[START EXTRACT]

Well, eating dogs and cats is completely unacceptable here in the U.S.  To a lesser extent, the same with horses.  I'm sure many would feel disgust at the idea of eating monkeys, chimpanzees, or other more intelligent animal species as well. 

Eating insects is considered very odd.  Tripe and organ meats (are they the same thing?) are considered gross, some grosser than others.  For example, most Americans would find eating brain disgusting, but eating liver is not unusual.  It also depends on what part of the country you're in.


----------



## Orreaga

So far this discussion has been limited to animals and meat, what about other food taboos? 

For instance, in Navajo culture, do not eat corn when it is raining because lightning will strike you.  Also, do not eat nuts from a piñon pine that has been struck by lightning or you will have bad luck.


----------



## sokol

One Catholic taboo I could offer: my grandmother was horrified of the thought of someone not eating the host in church but taking it home (in the mouth), taking it out, *cutting (!) *it with a knife and eating it.

The cutting was the part she was especially frightened of; she told horror stories of men doing this and going to hell as a consequence, and as I was very little at the time I was horrified, too.

[END EXTRACT]

**EXERCISE DETAILS:** Summarize the discussion of food taboos above in three sentences.

[START GIVEN INFORMATION]

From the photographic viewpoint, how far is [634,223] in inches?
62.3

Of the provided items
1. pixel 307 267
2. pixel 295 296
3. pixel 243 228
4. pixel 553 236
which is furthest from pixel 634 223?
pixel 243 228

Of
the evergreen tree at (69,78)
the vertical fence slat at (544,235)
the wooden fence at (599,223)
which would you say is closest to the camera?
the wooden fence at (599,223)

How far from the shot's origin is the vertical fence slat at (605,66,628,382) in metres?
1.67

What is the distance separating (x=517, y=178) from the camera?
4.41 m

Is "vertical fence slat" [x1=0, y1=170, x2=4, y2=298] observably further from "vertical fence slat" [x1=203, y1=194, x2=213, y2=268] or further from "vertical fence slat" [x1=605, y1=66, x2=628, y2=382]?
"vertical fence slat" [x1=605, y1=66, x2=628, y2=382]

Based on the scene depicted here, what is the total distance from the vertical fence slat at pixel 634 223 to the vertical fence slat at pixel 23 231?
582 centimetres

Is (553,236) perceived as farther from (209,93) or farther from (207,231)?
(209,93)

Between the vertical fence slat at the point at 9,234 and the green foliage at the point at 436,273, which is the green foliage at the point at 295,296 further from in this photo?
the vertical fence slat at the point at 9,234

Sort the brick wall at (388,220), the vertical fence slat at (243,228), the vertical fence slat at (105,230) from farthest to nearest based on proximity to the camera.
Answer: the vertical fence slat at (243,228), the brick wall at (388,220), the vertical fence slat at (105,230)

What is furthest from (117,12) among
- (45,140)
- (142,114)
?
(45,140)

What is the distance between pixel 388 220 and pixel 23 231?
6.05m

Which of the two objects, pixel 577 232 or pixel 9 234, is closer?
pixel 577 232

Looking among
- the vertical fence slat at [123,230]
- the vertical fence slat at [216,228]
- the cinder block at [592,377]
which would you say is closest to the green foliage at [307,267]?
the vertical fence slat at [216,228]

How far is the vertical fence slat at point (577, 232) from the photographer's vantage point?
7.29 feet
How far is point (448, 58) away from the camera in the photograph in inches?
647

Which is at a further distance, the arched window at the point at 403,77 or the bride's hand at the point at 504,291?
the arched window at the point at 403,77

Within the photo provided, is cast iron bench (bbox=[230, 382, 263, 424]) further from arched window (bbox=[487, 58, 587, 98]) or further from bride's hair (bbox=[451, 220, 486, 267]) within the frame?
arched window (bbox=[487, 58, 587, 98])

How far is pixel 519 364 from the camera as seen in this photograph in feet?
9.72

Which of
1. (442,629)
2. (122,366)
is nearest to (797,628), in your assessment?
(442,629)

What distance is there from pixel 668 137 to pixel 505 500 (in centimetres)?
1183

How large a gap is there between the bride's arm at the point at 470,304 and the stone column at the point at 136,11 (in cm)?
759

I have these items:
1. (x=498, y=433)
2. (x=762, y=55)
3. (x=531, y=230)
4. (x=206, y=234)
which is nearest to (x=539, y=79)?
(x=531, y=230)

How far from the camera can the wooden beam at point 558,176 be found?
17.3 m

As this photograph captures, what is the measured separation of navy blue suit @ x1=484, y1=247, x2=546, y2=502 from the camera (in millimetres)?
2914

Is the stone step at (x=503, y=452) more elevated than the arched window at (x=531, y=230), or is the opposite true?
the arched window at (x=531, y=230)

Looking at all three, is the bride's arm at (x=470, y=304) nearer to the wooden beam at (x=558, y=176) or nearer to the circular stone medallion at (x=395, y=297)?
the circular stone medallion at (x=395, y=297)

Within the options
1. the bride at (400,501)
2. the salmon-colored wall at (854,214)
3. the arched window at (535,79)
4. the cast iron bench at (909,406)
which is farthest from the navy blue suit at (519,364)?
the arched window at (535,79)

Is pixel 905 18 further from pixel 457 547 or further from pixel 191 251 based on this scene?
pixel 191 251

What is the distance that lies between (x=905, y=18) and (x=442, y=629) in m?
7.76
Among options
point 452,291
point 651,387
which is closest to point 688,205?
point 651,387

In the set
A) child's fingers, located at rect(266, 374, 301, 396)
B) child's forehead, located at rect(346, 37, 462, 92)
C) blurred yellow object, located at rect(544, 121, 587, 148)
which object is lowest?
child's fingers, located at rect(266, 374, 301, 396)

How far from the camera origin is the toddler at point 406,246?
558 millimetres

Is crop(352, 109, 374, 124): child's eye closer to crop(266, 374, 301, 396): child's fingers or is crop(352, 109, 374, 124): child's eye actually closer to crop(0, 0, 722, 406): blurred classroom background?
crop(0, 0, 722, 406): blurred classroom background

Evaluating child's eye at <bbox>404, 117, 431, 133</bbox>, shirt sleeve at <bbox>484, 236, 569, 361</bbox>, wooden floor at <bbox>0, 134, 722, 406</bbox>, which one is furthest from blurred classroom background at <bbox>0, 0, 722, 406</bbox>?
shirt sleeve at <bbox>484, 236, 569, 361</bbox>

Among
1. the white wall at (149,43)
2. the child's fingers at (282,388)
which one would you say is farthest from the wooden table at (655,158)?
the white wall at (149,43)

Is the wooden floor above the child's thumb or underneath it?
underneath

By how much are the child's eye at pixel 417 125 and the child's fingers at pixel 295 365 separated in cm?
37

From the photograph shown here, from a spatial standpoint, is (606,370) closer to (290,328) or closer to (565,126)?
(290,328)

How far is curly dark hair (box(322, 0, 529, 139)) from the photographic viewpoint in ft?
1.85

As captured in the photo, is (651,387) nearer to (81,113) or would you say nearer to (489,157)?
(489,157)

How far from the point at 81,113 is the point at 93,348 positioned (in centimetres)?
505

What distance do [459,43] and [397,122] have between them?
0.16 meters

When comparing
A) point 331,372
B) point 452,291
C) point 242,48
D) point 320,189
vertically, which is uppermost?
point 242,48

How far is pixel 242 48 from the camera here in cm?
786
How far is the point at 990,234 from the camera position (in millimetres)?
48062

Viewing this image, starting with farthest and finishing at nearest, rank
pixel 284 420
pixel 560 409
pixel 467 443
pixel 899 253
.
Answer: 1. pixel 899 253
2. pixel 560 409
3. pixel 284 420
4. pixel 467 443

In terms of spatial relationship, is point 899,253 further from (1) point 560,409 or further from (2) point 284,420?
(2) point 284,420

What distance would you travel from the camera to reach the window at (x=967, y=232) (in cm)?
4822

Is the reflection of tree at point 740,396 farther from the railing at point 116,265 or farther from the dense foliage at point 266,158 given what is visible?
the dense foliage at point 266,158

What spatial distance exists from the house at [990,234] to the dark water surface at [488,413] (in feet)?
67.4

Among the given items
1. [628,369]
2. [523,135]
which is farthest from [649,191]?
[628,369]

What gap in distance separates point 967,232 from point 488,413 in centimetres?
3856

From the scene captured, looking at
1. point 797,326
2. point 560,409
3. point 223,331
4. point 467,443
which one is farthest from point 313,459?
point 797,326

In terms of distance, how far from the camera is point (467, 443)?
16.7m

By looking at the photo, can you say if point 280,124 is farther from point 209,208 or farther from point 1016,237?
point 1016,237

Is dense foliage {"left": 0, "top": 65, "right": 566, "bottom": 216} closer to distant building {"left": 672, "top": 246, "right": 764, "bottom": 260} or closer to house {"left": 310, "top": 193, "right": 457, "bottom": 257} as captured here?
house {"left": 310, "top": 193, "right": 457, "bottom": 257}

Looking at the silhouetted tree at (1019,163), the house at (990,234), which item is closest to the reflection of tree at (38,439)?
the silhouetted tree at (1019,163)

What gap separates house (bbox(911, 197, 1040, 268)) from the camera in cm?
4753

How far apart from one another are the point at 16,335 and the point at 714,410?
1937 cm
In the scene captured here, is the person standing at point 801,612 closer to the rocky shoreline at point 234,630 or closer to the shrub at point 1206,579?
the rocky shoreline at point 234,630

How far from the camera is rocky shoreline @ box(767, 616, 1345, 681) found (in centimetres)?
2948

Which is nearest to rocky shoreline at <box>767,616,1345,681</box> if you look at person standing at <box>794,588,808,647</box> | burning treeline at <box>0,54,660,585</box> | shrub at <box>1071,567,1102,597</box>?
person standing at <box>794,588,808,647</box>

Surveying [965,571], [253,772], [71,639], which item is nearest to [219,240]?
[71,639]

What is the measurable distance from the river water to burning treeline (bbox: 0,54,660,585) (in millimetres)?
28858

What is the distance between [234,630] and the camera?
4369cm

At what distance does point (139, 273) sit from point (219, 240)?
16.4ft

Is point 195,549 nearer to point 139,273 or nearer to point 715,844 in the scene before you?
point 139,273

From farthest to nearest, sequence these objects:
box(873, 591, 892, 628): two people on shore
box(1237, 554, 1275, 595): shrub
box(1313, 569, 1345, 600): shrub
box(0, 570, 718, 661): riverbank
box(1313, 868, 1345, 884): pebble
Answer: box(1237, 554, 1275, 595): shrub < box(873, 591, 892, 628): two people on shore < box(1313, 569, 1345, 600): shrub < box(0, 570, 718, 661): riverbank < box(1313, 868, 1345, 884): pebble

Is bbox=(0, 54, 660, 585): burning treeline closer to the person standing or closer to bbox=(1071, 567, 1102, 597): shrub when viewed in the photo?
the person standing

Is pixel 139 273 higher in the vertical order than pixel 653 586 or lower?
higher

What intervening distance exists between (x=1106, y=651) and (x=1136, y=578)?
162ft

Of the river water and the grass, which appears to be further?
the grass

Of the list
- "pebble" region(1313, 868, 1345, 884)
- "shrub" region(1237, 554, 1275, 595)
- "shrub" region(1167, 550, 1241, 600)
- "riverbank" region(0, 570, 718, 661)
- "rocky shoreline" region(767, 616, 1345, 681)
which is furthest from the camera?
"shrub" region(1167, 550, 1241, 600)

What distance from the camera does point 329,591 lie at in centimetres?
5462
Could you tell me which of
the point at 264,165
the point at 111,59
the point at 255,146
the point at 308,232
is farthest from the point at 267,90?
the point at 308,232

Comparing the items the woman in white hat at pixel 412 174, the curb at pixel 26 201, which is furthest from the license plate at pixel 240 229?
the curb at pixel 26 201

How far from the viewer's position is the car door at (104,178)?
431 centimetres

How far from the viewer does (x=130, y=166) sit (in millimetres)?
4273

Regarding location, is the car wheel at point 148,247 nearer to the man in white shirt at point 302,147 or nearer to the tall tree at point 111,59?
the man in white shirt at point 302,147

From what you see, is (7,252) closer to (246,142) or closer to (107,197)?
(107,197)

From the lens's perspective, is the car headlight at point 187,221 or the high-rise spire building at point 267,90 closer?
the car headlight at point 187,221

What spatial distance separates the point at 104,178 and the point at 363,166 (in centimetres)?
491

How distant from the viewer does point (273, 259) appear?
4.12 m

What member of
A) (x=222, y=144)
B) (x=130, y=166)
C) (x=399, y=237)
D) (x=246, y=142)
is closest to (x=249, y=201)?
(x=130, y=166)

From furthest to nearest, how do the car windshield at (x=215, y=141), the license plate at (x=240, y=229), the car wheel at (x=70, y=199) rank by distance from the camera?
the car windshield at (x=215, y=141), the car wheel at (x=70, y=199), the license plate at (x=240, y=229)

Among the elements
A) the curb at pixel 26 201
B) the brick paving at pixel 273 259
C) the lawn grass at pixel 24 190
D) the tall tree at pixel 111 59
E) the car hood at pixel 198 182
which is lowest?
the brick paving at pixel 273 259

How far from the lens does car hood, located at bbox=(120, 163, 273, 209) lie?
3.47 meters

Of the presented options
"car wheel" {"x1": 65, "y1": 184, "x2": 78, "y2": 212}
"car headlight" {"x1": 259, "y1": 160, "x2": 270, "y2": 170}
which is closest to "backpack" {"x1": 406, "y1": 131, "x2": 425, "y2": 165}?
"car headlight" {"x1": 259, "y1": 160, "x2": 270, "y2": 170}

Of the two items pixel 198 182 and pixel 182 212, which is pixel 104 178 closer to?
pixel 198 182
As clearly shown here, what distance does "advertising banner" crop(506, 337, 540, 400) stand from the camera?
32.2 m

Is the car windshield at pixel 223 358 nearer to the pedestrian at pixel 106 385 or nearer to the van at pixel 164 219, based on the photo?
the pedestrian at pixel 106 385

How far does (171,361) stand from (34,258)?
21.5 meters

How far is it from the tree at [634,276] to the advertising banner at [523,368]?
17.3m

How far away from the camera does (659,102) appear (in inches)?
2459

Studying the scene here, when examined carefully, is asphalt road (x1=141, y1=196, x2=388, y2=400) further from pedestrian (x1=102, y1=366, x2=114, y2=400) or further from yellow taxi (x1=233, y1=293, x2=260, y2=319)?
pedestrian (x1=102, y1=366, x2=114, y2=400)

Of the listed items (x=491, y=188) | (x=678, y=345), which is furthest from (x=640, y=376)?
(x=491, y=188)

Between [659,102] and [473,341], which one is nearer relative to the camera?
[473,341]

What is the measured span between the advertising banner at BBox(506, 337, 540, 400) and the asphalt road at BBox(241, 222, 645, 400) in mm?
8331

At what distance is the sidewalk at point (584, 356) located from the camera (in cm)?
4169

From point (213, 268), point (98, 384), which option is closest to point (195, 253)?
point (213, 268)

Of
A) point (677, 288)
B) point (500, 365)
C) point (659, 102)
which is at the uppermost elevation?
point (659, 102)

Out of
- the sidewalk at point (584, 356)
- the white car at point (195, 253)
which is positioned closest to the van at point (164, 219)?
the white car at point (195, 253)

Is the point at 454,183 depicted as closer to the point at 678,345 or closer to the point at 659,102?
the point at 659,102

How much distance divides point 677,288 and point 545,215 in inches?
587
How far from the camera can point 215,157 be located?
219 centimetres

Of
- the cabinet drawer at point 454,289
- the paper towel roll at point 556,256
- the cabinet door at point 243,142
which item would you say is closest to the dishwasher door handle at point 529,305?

[END GIVEN INFORMATION]

**THE REPLY:** In the U.S., eating dogs and cats is completely unacceptable and eating horses is less so, while insects are considered very odd and organ meats range from gross, like brain, to not unusual, like liver. Another post moves beyond meat to Navajo taboos: corn should not be eaten while it rains or lightning will strike, and nuts from a piñon pine struck by lightning bring bad luck. A third post describes a Catholic taboo, a grandmother's horror at anyone taking the host home and cutting it with a knife, which she told stories of men doing and going to hell for.